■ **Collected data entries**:
* START *

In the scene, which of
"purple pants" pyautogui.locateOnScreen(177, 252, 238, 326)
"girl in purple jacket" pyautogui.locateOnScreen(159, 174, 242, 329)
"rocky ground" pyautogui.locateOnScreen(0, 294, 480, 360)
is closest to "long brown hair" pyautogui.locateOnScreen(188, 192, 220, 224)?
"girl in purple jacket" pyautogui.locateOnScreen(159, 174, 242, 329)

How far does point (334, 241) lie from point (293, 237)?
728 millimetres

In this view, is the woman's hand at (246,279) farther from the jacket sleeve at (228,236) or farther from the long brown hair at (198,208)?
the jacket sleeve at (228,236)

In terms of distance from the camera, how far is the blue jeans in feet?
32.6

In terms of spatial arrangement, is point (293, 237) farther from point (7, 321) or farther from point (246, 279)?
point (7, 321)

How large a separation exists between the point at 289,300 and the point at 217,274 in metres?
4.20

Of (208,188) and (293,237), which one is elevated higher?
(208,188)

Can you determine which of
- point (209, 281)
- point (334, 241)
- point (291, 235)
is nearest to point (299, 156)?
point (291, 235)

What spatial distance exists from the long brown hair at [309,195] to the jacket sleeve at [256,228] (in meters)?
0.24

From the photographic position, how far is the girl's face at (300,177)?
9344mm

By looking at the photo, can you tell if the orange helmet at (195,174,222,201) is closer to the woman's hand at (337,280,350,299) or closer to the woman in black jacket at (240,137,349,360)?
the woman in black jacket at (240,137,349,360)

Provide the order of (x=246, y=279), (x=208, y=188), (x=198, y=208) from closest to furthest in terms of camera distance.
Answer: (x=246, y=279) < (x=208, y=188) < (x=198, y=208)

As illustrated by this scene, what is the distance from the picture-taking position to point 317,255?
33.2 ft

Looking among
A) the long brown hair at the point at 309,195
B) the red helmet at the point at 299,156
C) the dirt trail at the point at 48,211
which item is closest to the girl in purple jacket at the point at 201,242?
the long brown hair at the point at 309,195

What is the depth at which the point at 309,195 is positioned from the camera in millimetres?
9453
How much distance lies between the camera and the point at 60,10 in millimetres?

* END *

■ **Task objective**:
Print the listing above in full, exactly as it is.

■ **Expected answer**:
In the scene, which of
"purple pants" pyautogui.locateOnScreen(177, 252, 238, 326)
"girl in purple jacket" pyautogui.locateOnScreen(159, 174, 242, 329)
"rocky ground" pyautogui.locateOnScreen(0, 294, 480, 360)
is closest to "long brown hair" pyautogui.locateOnScreen(188, 192, 220, 224)?
"girl in purple jacket" pyautogui.locateOnScreen(159, 174, 242, 329)

How far does point (334, 241) lie from point (293, 237)?
728 millimetres

In this view, is the woman's hand at (246,279) farther from the jacket sleeve at (228,236) or farther from the long brown hair at (198,208)?
the jacket sleeve at (228,236)

In terms of distance from the camera, how far is the blue jeans in feet?
32.6

In terms of spatial arrangement, is point (293, 237) farther from point (7, 321) or farther from point (246, 279)?
point (7, 321)

How large a separation exists between the point at 289,300 and the point at 217,274 in metres?
4.20

Of (208,188) and (293,237), which one is elevated higher?
(208,188)

Can you determine which of
- point (209, 281)
- point (334, 241)
- point (291, 235)
is nearest to point (299, 156)?
point (291, 235)

What spatial distance exists from the long brown hair at [309,195] to the jacket sleeve at [256,228] (in meters)?
0.24

From the photographic position, how far is the girl's face at (300,177)?
9344mm

By looking at the photo, can you tell if the orange helmet at (195,174,222,201) is closer to the woman's hand at (337,280,350,299) or closer to the woman in black jacket at (240,137,349,360)?
the woman in black jacket at (240,137,349,360)

Provide the order of (x=246, y=279), (x=208, y=188), (x=198, y=208) from closest to furthest in terms of camera distance.
Answer: (x=246, y=279) < (x=208, y=188) < (x=198, y=208)

As illustrated by this scene, what is the distance from the picture-taking position to point 317,255?
33.2 ft

Looking among
A) the long brown hair at the point at 309,195
B) the red helmet at the point at 299,156
C) the dirt trail at the point at 48,211
which item is closest to the girl in purple jacket at the point at 201,242?
the long brown hair at the point at 309,195

What is the depth at which the point at 309,195 is positioned from the camera in millimetres?
9453
How much distance lies between the camera and the point at 60,10 in millimetres?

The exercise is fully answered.